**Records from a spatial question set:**
○ ○ ○ ○

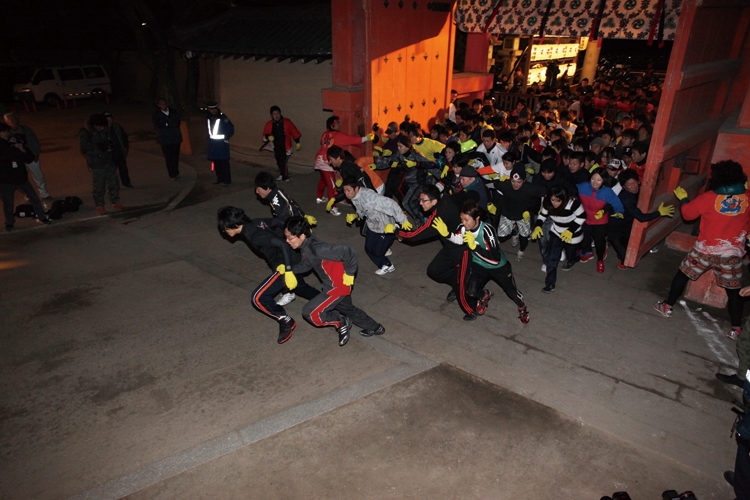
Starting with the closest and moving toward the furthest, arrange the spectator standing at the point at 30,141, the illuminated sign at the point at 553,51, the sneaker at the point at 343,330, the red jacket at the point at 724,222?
the red jacket at the point at 724,222, the sneaker at the point at 343,330, the spectator standing at the point at 30,141, the illuminated sign at the point at 553,51

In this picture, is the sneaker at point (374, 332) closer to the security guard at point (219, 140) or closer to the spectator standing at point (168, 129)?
the security guard at point (219, 140)

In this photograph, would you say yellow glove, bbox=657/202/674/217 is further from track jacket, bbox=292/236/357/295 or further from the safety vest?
the safety vest

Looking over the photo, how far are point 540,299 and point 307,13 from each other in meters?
9.92

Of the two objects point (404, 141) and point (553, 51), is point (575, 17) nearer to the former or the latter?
point (404, 141)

○ ○ ○ ○

**Stated goal:**
Make a verbatim copy of all the entries and strip out the pictures.

**Task answer:**
Starting with the closest and moving toward the furthest, arrange the spectator standing at the point at 30,141, the illuminated sign at the point at 553,51, the sneaker at the point at 343,330, the red jacket at the point at 724,222?
the red jacket at the point at 724,222, the sneaker at the point at 343,330, the spectator standing at the point at 30,141, the illuminated sign at the point at 553,51

In this picture, is the sneaker at point (374, 332) closer to the security guard at point (219, 140) or closer to the spectator standing at point (168, 129)?
the security guard at point (219, 140)

In this photograph, would you say yellow glove, bbox=657/202/674/217 is further from track jacket, bbox=292/236/357/295 or further from the safety vest?
the safety vest

Looking over the photo, how far are point 540,299 and point 307,13 from each other in meters?
9.92

Of the two objects point (404, 141) and point (553, 51), is point (575, 17) nearer to the former or the latter?
point (404, 141)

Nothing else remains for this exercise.